It was headline news in yesterday’s San Jose Mercury News: Oakland A’s co-owners Lew Wolff and John Fisher had declared themselves in favor of moving the team to San Jose, with Wolff saying, “We have determined that San Jose is the only option for us in California,” while the seldom-heard-from Fisher chimed in: “From the moment we bought this team the most important thing for Lew and I was to build a new ballpark to keep the A’s in the Bay Area. Our conclusion is that the best opportunity to build a ballpark is in downtown San Jose.”

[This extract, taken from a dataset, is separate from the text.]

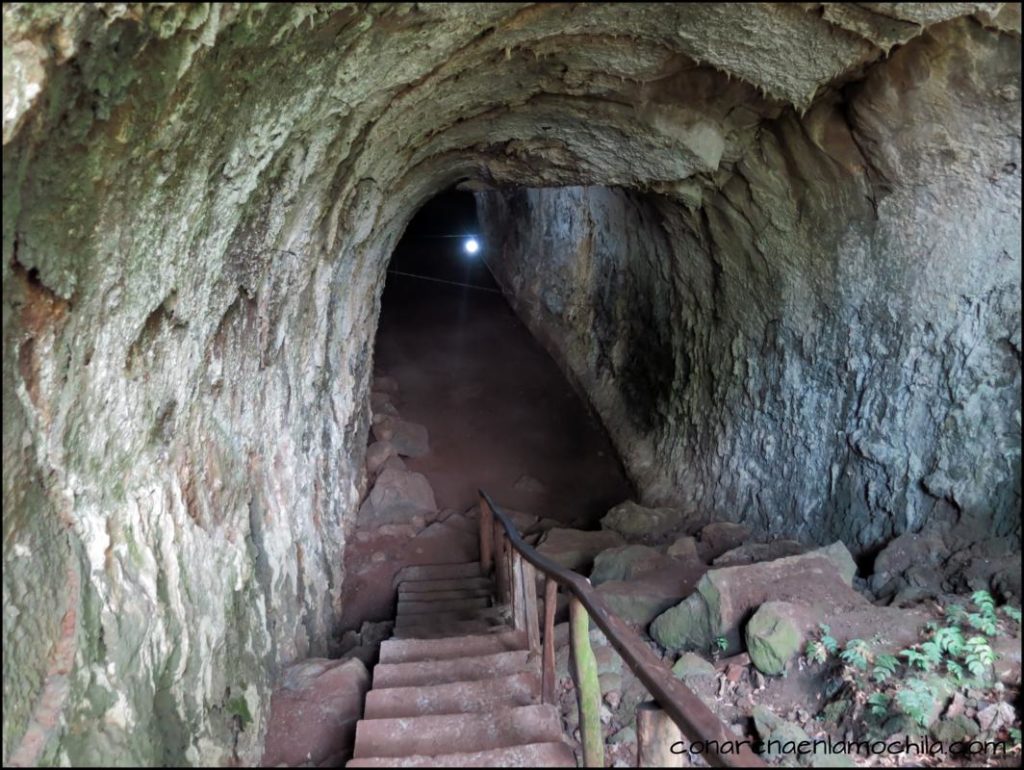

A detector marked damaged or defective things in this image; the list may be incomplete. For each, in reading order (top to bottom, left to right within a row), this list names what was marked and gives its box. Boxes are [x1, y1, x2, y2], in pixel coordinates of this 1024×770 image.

rusty railing [476, 488, 764, 764]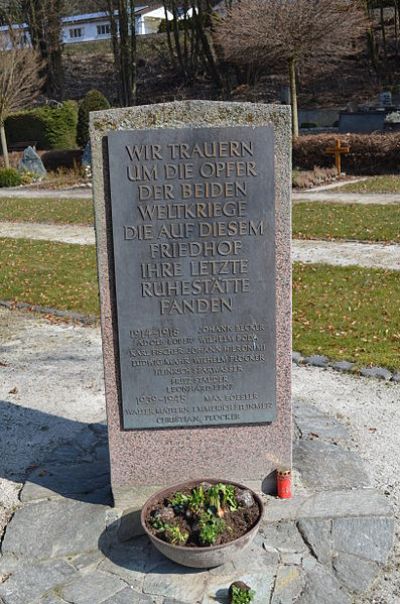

Skeptics will note that this isn’t exactly anything new: Wolff said pretty much the same thing back in March. And a read of the original San Francisco Magazine article that quoted Wolff and Fisher shows the story to be even odder: It’s written by Steve Kettmann, a former A’s beat writer and, weirdly, ex-boyfriend of Wolff’s daughter Kari, who spends much of his 10,000 words lauding Wolff (“an affable, wisecracking businessman of 73”), crediting him with helping to get built the Sharks‘ San Jose Arena (which, perhaps inevitably, he describes as “gleaming”), and rehashing the well-rehashed tale of Wolff as the San Jose developer who bought the team with the secret desire to move it to his hometown. Possibly the most interesting new quote is from A’s GM and minority owner Billy Beane, who argues that the Oakland Coliseum needs to be replaced because the toilets overflow when it rains.
If Wolff and Fisher granted interviews to their old pal in hopes of boosting talk of an A’s move to San Jose, though, it seems to be working. Contra Costa Times sportswriter Joe Stiglich followed up with his own interview with Wolff talking up a San Jose move. Then CC Times columnist Gary Peterson followed with a column calling on MLB to make a ruling soon on the San Francisco Giants‘ territorial claim to the South Bay, either allowing the A’s to move, allowing them to move for a price, or denying them access to San Jose for good (though Peterson called this “the least comprehensible of the options”). As publicity goes, it beats stories about how you just signed yet another third baseman with back problems.